After the last earnings report, many noted that Apple’s gross margins dipped. Turley Muller noted in a letter to PED that the cause was probably the aggressive ramp in iPhone 4 production which broke new records at 14.1 million units.
That may be. My estimate of iPhone margin shows it dropping to about 49% from the more usual 55% (sometimes even higher). We’ll never know exactly how much, but sometimes margins drop. RIM and Nokia are punished for drops in the GM percent so why shouldn’t Apple?
However, there are some other factors to consider: the overall margin is currently historically very high. As the high-margin iPhone makes up more of the total product mix, the overall margin should be growing. And it is. The chart below shows the trend since 2005. GM was in the high 20′s five years ago.
Note however the other margin: operating margin. After taking the fixed costs into consideration (which we saw to be shrinking as a percent of sales), Apple’s bottom line profitability has been rising slightly more rapidly than the GM. It has plateaued recently but not dipped significantly.
Also note that there have been dips in the past from which GM expansion resumed. One such dip was at the launch of the first iPhone in 2007, though we can’t be sure that was attributed to the iPhone itself or to other factors like that most cited by management: components costs.
However, the bottom line profitability is only part of the picture. It would be instructive to look at which product contribute how much. You won’t see this analysis often because the gross margin by product is not published by Apple and it takes quite a bit of guesswork to get there.
I maintain product-level gross margins and compute the overall GM bottom-up. The product-by-product line profitability is based on several assumptions which I won’t detail here, but those assumptions lead to the following contribution chart:
There are several takeaways here:
- The iPhone is huge (57% of gross profits). It is far more important than most people assume. Without it, the company would not have materially grown EPS since 2007.

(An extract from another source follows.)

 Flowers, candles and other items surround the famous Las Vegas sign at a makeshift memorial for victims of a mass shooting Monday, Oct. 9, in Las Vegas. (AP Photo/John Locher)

- The “Music” which includes iTunes revenues is tiny. Many people assume that iTunes is a large contributor to Apple’s operating profitability but operating margins on the store are 10 percent. Peripherals add more to the bottom line than the iTMS/App Store. The benefit of the iTunes/App Stores is in the hardware sold.
- Software contributes more now than the iPod. This is completely under everyone’s radar but Apple’s software business has been growing and with 80% gross margins (assumed) it’s a big part of the profit picture.

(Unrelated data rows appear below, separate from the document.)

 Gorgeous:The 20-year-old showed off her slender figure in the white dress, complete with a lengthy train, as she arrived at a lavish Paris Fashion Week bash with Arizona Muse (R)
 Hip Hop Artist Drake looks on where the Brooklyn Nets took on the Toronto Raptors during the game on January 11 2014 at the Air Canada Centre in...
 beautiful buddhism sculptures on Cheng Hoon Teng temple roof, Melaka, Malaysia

- The iPad margins are lower than the iPhone. As it grows in volume, the profit share will grow, but it’s a long way from being the profit share leader.
This picture should also be a warning to Apple’s competitors. If they seek to grow shareholder value and shift profits away from Apple they need to see just how much of that profit is captured in hardware. At the same time, they need to realize that it’s the non-hardware businesses which make the hardware so desirable. Like it’s products, Apple’s income statement is very inter-dependent.